Technical Note - IHT Treatment of EGLP

28th May 2015 - London

Technical Note - Inheritance Tax Treatment of Excepted Group Life Policies

An excepted group life scheme is subject to an inheritance tax charge on the tenth anniversary of its establishment and on each subsequent ten year anniversary. The charge is calculated by reference to the assets of the scheme as at the relevant date. It will only result in a tax liability if the scheme has assets at that time.

In most cases the only asset will be the excepted group life policy purchased by the relevant employer in respect of the potential liabilities of the scheme. In these circumstances the value of the assets held by an excepted group life scheme will usually be nil except in the following circumstances:

• if a death has occurred before the ten year anniversary and the proceeds have not been distributed prior to the ten year anniversary; or
• if a member of the scheme was terminally ill as at the ten year anniversary.
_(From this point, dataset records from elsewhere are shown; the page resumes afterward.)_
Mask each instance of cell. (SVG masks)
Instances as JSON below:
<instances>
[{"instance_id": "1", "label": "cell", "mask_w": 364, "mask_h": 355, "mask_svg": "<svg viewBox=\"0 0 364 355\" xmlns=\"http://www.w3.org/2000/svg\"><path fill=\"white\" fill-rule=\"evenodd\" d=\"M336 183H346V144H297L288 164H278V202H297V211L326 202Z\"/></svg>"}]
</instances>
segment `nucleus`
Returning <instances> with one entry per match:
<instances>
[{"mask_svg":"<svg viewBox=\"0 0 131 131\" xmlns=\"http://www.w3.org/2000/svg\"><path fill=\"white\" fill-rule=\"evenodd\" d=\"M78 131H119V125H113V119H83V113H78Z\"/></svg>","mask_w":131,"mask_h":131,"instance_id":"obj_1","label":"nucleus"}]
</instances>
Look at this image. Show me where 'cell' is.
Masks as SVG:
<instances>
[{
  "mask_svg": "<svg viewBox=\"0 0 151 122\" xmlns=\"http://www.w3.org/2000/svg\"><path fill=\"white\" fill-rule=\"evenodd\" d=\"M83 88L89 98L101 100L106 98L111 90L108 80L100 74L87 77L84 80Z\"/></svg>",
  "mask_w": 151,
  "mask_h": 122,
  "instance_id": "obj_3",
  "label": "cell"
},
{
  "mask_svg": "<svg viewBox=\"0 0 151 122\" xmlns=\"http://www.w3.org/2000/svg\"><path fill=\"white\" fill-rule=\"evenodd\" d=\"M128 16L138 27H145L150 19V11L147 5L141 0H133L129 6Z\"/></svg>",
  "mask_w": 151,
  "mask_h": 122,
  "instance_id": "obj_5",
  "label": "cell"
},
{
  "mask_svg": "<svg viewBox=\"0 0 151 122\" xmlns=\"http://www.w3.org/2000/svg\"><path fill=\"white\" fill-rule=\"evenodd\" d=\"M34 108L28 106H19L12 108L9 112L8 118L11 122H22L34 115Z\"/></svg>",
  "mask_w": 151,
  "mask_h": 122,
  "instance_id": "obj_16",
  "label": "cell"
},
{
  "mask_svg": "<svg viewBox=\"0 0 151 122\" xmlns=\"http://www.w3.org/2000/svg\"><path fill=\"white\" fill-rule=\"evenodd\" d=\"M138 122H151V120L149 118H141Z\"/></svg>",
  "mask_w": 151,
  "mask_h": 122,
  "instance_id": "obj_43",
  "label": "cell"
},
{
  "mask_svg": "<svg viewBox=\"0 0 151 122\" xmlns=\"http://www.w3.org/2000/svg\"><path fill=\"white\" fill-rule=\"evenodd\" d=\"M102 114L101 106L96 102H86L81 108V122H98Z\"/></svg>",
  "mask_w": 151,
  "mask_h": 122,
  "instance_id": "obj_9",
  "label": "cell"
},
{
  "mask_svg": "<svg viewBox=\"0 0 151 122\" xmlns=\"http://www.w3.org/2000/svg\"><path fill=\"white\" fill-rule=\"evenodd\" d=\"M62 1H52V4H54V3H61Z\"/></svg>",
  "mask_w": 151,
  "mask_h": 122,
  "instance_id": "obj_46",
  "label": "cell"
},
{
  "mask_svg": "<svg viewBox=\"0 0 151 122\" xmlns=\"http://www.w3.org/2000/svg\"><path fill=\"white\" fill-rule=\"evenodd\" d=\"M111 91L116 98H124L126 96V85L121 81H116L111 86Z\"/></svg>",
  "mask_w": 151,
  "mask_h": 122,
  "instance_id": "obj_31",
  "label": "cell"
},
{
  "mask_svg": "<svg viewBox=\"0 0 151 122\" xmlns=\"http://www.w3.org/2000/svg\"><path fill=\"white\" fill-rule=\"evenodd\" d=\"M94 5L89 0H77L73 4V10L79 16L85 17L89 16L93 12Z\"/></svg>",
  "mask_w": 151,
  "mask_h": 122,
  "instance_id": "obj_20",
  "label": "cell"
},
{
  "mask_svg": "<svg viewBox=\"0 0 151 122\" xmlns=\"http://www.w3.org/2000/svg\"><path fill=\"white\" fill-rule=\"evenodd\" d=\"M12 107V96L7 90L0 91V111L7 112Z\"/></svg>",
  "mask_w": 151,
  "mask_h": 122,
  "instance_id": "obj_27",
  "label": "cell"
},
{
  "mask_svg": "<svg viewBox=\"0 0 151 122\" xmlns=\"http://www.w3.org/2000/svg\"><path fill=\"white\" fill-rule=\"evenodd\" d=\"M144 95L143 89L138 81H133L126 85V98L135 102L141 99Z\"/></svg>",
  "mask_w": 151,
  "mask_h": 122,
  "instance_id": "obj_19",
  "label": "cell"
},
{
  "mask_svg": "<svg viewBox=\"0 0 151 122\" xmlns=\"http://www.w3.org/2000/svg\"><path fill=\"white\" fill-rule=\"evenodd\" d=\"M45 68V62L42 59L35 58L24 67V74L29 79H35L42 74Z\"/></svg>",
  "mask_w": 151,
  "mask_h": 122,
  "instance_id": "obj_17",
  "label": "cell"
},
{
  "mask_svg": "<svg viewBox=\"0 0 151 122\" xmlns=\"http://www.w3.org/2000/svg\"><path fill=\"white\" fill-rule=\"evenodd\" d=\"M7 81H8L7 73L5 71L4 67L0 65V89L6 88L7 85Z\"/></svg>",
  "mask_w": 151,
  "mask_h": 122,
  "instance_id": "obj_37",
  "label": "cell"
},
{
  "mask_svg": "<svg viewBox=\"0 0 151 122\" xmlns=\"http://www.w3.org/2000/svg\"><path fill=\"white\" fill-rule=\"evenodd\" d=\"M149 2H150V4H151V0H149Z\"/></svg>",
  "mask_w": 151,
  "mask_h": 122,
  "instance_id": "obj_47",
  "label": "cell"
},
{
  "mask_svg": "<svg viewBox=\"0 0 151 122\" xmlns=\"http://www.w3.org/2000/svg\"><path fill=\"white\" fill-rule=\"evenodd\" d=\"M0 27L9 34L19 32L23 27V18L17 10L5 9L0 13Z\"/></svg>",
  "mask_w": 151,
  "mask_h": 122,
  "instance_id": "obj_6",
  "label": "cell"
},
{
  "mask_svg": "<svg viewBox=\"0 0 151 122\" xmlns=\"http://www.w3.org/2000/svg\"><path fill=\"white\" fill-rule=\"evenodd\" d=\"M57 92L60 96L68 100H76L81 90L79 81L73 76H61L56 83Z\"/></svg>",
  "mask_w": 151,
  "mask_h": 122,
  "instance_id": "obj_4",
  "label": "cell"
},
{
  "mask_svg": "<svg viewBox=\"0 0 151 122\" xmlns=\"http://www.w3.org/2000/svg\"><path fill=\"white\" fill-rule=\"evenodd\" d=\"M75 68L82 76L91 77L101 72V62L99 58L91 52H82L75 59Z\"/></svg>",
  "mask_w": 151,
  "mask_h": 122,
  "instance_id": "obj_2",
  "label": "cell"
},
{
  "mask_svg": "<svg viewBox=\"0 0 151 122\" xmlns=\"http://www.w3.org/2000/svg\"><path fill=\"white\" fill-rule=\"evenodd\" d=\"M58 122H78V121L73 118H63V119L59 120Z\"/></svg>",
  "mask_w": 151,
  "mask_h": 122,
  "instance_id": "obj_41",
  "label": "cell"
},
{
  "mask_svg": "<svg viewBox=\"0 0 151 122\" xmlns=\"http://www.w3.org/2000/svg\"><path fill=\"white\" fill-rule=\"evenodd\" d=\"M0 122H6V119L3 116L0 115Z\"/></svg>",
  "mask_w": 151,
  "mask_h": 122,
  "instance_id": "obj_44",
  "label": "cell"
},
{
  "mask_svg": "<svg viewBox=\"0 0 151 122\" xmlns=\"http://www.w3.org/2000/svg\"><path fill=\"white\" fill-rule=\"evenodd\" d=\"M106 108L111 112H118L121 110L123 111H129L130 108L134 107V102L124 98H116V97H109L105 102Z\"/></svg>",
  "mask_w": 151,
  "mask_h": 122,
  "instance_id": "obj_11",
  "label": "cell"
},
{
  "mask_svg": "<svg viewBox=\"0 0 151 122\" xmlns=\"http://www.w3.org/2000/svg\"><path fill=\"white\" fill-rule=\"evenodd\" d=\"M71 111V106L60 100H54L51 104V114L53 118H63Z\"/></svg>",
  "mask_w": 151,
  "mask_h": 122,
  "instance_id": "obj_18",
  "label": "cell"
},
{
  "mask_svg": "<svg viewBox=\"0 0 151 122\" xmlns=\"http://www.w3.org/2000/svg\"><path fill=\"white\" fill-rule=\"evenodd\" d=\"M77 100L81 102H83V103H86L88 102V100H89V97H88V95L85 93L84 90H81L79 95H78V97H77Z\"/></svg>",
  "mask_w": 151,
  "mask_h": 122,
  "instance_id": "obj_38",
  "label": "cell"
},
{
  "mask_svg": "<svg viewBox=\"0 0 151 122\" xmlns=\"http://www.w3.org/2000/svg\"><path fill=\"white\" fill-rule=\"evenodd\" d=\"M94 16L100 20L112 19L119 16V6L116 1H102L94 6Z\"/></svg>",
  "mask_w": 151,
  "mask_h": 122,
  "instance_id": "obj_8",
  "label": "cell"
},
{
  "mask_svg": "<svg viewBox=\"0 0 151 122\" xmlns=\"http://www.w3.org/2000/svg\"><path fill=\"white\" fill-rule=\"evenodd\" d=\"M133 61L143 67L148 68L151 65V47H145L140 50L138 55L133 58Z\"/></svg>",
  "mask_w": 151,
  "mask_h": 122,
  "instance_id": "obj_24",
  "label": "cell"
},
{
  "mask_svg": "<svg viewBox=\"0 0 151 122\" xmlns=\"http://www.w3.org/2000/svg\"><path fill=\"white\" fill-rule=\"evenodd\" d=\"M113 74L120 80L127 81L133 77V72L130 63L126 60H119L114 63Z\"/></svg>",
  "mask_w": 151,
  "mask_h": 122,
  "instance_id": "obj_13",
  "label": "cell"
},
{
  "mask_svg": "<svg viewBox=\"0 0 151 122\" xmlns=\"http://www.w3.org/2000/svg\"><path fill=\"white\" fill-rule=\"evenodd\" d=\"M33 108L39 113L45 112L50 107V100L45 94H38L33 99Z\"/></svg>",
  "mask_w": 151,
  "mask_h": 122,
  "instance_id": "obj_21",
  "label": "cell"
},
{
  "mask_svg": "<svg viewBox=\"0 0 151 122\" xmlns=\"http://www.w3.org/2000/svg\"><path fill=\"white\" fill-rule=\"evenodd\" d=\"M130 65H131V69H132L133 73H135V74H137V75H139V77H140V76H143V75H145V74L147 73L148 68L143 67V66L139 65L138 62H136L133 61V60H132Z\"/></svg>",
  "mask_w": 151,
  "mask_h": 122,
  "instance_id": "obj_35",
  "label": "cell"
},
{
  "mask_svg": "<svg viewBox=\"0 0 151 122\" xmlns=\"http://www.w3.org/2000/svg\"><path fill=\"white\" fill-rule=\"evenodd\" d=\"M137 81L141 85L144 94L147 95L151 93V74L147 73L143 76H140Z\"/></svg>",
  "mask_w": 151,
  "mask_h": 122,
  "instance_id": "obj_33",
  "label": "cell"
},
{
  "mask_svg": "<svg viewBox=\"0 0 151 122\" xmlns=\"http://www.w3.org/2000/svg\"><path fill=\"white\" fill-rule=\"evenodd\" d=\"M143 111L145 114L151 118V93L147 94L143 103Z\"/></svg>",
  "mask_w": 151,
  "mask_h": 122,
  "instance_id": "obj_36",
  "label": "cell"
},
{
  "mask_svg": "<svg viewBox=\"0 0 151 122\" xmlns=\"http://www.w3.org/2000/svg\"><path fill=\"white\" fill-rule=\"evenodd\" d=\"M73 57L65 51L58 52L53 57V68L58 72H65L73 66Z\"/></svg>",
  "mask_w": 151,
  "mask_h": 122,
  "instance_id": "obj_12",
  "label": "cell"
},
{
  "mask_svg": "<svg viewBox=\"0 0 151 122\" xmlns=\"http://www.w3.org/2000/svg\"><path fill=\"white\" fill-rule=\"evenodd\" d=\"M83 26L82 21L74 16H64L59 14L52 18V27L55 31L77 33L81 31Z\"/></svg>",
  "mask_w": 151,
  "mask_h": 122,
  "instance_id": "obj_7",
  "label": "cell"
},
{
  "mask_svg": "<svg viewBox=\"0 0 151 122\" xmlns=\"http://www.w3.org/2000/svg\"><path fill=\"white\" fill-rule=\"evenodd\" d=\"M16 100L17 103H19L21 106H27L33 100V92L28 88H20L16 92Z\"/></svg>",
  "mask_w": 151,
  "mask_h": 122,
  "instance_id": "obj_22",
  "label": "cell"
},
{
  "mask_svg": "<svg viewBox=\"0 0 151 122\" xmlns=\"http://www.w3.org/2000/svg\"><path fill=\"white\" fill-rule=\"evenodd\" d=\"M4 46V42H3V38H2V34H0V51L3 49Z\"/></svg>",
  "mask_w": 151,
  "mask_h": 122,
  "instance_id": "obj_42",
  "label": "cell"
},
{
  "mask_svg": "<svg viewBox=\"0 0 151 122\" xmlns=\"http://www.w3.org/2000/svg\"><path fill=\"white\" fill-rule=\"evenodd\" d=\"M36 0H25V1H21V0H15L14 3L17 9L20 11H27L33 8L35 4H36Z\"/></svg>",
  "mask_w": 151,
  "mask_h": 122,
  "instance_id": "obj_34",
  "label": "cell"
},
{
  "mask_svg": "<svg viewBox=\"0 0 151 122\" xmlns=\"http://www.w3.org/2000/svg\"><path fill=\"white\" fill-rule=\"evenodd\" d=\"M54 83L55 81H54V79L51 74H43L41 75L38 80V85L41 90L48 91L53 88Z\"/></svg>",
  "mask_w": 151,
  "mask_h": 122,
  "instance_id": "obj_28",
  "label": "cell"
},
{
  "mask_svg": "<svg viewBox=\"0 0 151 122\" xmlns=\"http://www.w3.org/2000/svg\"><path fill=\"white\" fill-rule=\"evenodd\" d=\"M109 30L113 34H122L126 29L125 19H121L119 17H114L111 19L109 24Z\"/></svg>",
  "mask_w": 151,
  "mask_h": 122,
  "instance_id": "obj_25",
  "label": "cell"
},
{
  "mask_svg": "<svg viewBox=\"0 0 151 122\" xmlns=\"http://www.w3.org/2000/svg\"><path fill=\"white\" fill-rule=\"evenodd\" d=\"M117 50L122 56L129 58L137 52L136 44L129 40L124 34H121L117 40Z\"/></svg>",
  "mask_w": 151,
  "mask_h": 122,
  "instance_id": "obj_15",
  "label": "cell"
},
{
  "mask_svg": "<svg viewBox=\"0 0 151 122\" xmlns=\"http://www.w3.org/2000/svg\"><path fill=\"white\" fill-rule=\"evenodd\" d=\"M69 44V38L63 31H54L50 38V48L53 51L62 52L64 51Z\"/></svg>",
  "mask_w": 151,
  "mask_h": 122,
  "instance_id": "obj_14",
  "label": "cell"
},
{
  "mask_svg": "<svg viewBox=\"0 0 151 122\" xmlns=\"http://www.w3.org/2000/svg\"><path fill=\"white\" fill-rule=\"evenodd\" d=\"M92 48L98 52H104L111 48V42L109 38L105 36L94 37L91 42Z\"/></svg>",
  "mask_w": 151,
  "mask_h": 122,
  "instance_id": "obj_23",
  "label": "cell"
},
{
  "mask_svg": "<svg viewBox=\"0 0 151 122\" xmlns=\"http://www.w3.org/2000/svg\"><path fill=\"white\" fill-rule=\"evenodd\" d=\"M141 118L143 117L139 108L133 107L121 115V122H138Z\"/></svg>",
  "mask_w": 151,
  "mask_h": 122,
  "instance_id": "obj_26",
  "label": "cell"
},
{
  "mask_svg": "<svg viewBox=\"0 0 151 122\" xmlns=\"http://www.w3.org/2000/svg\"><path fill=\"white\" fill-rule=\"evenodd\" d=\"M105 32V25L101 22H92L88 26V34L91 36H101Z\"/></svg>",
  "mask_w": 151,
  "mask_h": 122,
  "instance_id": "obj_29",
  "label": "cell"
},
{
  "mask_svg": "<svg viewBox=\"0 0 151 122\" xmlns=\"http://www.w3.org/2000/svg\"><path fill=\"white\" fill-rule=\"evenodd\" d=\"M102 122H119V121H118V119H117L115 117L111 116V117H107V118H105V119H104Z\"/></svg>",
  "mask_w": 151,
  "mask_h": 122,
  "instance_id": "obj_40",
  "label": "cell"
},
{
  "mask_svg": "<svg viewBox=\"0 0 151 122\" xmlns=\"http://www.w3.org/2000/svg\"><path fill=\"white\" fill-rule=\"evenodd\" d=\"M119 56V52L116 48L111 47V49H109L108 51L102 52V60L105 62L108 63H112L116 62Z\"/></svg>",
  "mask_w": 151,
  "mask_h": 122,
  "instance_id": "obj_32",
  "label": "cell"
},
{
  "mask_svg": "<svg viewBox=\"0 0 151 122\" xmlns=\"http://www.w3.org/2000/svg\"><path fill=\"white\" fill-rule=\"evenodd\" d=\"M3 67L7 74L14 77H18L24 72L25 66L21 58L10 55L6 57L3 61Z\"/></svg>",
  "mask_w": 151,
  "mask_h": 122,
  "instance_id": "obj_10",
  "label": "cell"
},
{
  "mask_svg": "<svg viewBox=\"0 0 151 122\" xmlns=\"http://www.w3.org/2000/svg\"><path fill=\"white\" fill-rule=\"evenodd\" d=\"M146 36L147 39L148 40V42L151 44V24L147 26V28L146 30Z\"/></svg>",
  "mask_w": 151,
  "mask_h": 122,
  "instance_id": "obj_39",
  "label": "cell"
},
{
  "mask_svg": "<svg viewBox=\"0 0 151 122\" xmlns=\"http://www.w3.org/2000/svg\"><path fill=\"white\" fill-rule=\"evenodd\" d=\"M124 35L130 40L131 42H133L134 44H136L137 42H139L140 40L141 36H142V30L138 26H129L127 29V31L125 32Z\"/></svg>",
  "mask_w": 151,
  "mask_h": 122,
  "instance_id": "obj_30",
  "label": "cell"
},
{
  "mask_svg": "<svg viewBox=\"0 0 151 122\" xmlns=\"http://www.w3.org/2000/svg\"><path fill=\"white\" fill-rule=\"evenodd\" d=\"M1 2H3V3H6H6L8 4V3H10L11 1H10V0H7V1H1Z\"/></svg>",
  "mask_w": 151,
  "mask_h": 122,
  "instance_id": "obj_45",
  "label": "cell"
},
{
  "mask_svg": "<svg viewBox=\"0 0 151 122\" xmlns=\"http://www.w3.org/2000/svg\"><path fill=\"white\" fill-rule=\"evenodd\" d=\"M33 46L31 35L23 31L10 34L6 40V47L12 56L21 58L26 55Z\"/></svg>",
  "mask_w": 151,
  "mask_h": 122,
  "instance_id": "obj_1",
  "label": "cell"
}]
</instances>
As a general rule and, subject to the exceptions listed above, there will be no charge to inheritance tax if an excepted group life scheme is terminated prior to the tenth anniversary of its establishment.

Trustees of excepted group life schemes generally have two years in which to distribute any benefits arising from the death of a member. For this reason clients may wish to consider terminating their excepted group life schemes no later than the eighth anniversary of their establishment.

Following termination a new excepted group life scheme may be established and a new group life policy taken out to ensure continuity of cover.

The information provided above is for guidance only and is based on Generali’s understanding of the current legislation. It is not intended to provide specific advice and clients should seek independent professional advice in relation to their individual circumstances.